§ **SHORT TASK**: Return the part of the LoadIndices passage below that starts at "Load Indices: High-Performance" and ends at "large-scale data migrations.", copied word for word.

§ **PASSAGE SHOWN**:
·····
Load Indices: High-Performance Bulk Index Loading
LoadIndices is a high-performance upgrade task designed for bulk loading metadata aspects directly from the database into Elasticsearch/OpenSearch indices. Unlike RestoreIndices which focuses on correctness and consistency, LoadIndices is optimized for speed and throughput during initial deployments or large-scale data migrations.
Overview
LoadIndices bypasses the standard event-driven processing pipeline to directly stream data from the metadata_aspect_v2
table into search indices using optimized bulk operations. This approach provides significant performance improvements for large installations while making specific architectural trade-offs that prioritize speed over consistency.
🚨 CRITICAL WARNING: LoadIndices is designed for specific use cases only and should NEVER be used in production environments with active concurrent writes, MCL-dependent systems, or real-time consistency requirements. See Performance Trade-offs & Implications for complete details.
·····
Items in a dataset
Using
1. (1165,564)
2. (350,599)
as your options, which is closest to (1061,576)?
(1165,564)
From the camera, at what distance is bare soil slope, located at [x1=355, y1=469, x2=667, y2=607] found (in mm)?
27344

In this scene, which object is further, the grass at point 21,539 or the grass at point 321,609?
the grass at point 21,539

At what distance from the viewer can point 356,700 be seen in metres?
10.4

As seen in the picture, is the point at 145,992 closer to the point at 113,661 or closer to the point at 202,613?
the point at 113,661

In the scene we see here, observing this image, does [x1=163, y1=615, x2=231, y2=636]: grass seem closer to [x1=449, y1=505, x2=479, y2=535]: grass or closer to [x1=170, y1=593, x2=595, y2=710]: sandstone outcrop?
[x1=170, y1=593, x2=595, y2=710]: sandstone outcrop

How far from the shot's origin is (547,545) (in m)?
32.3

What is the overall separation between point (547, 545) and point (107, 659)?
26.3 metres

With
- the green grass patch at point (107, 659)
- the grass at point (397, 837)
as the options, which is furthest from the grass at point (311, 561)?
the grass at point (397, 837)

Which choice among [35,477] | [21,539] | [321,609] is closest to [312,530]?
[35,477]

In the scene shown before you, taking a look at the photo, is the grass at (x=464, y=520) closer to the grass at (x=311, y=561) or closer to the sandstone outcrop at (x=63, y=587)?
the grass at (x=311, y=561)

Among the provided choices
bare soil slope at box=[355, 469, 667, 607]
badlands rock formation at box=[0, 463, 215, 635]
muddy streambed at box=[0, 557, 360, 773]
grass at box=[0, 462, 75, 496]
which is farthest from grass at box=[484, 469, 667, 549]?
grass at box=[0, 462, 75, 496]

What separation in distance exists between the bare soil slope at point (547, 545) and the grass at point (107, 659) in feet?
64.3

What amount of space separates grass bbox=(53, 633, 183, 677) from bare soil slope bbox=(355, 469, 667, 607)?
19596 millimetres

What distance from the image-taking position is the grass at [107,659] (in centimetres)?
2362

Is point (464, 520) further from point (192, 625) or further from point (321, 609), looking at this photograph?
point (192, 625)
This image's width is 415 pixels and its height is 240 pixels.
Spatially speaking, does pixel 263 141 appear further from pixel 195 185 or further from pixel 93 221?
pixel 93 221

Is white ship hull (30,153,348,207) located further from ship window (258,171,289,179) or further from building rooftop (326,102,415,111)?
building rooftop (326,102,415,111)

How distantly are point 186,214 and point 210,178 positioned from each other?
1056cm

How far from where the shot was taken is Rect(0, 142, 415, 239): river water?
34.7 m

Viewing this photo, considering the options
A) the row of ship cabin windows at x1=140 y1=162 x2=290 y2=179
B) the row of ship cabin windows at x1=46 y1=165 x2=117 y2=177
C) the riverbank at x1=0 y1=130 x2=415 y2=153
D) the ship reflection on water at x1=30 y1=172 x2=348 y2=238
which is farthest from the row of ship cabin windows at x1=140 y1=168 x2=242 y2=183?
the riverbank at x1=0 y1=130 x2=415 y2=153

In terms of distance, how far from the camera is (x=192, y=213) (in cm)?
·····
§ **WRITTEN SOLUTION**:
Load Indices: High-Performance Bulk Index Loading
LoadIndices is a high-performance upgrade task designed for bulk loading metadata aspects directly from the database into Elasticsearch/OpenSearch indices. Unlike RestoreIndices which focuses on correctness and consistency, LoadIndices is optimized for speed and throughput during initial deployments or large-scale data migrations.